Suping Ling, Francesco Zaccardi, Eyad Issa, Melanie J. Davies, Kamlesh Khunti, Karen Brown

Owing to improvements in cardiovascular disease prevention and treatment in the past few decades, mortality rates in people with type 2 diabetes have declined substantially in some high-income countries. Given the increased incidence and mortality for some cancers associated with diabetes, it is unclear whether cancer has overtaken cardiovascular disease as the key cause of death in this population and whether inequalities exist in cancer mortality trends. In this issue, Ling et al (https://doi.org/10.1007/s00125-022-05854-8) report that, in contrast to declining all-cause mortality rates in people with type 2 diabetes at all ages between 1998 and 2018, there were decreasing trends in all-cancer mortality rates at younger ages but increasing trends at older ages (75+). In addition, they show that there were persistent inequalities in cancer mortality rates by gender and socioeconomic status and widening disparities by smoking status. The authors conclude that these findings highlight that cancer deserves a similar level of attention as other diabetes-related complications, such as cardiovascular disease, and that public health policies are needed to address persistent and widening inequalities.
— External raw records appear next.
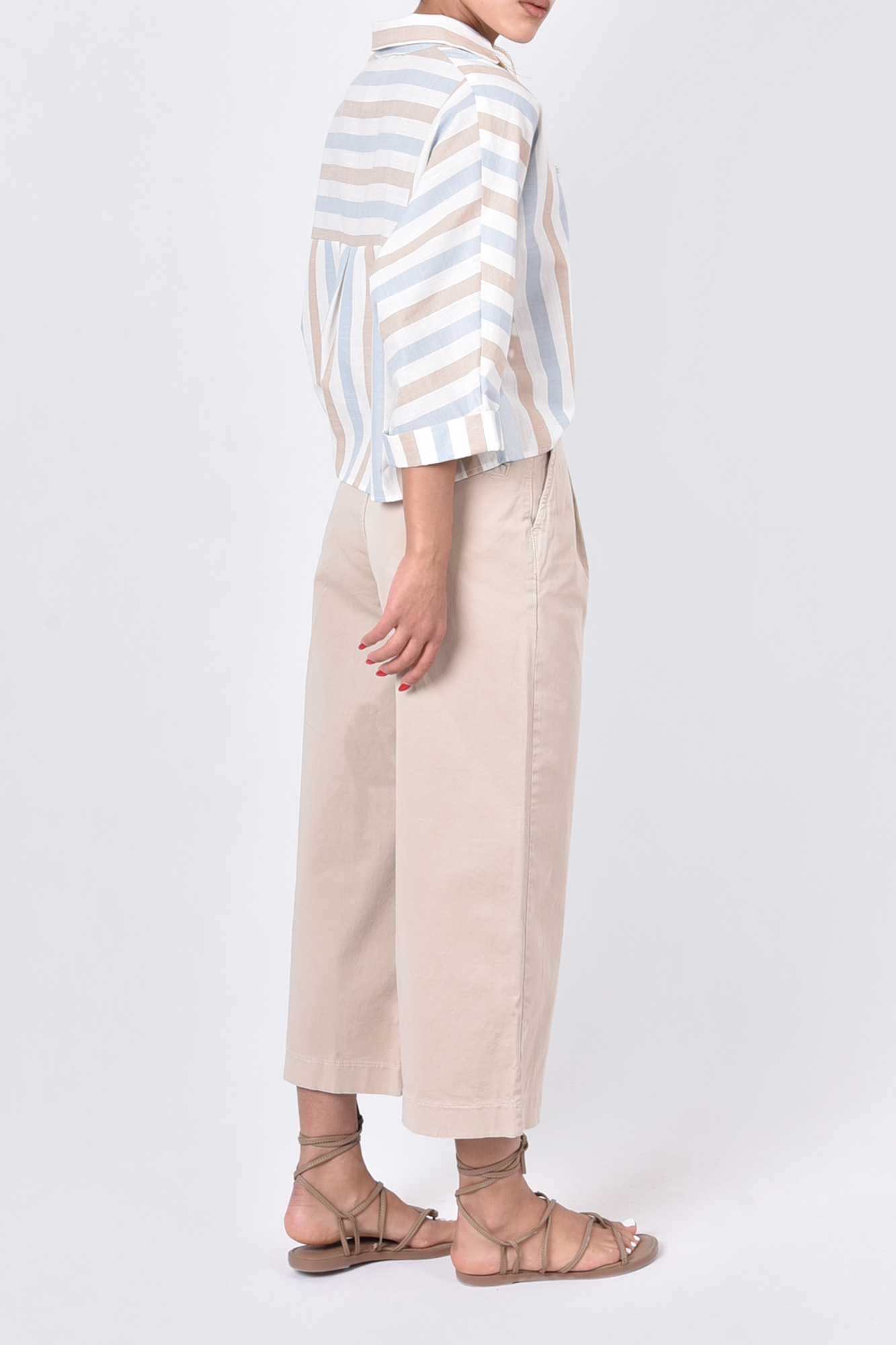 شومیز آستین کوتاه راه راه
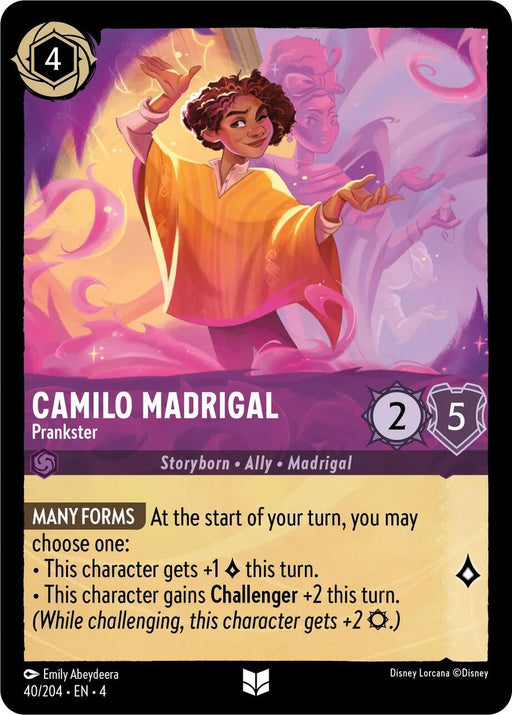 An illustrated card titled "Camilo Madrigal - Prankster (40/204) [Ursula's Return]" with a purple border. This uncommon card by Disney features a character with short, curly hair, wearing a multicolored shirt, floating in a magical aura. It includes stats: cost 4, attack 2, defense 5. The abilities are detailed in the bottom half.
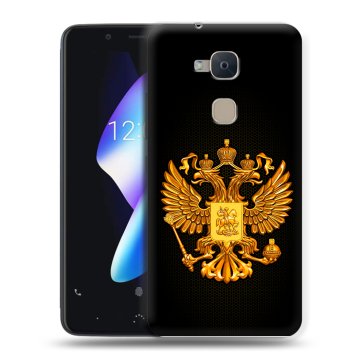 Силиконовый чехол на BQ Aquaris V с принтом Герб России желтый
Loss of RREB1 in pancreatic beta cells reduces cellular insulin content and affects endocrine cell gene expression

Katia K. Mattis, Nicole A. J. Krentz, Christoph Metzendorf, Fernando Abaitua, Aliya F. Spigelman, Han Sun, Jennifer M. Ikle, Swaraj Thaman, Antje K. Rottner, Austin Bautista, Eugenia Mazzaferro, Marta Perez-Alcantara, Jocelyn E. Manning Fox, Jason M. Torres, Agata Wesolowska-Andersen, Grace Z. Yu, Anubha Mahajan, Anders Larsson, Patrick E. MacDonald, Benjamin Davies, Marcel den Hoed, Anna L. Gloyn

Genome-wide association studies have identified multiple independent signals at the RREB1 locus associated with type 2 diabetes. However, how altered expression or function of the transcription factor Ras-responsive element binding protein 1 (RREB1) influences diabetes risk was previously unknown. In this issue, Mattis and Krentz et al (https://doi.org/10.1007/s00125-022-05856-6) describe how a combination of zebrafish and human cellular models was used to identify disease-causing mechanisms at the RREB1 locus. The authors show how RREB1 loss-of-function reduced insulin gene expression and insulin content in zebrafish as well as in human beta cell models. Transcriptomic analysis identified RREB1 as a regulator of several genes involved in beta cell development and function, including the RFX family of transcription factors. Consistent with these findings, the authors show how isolated islets from human carriers of RREB1 diabetes risk alleles exhibited altered glucose-stimulated insulin secretion. The authors conclude that the genetic association of RREB1 with type 2 diabetes is mediated, in part, by a transcriptional role for RREB1 in normal beta cell development and function.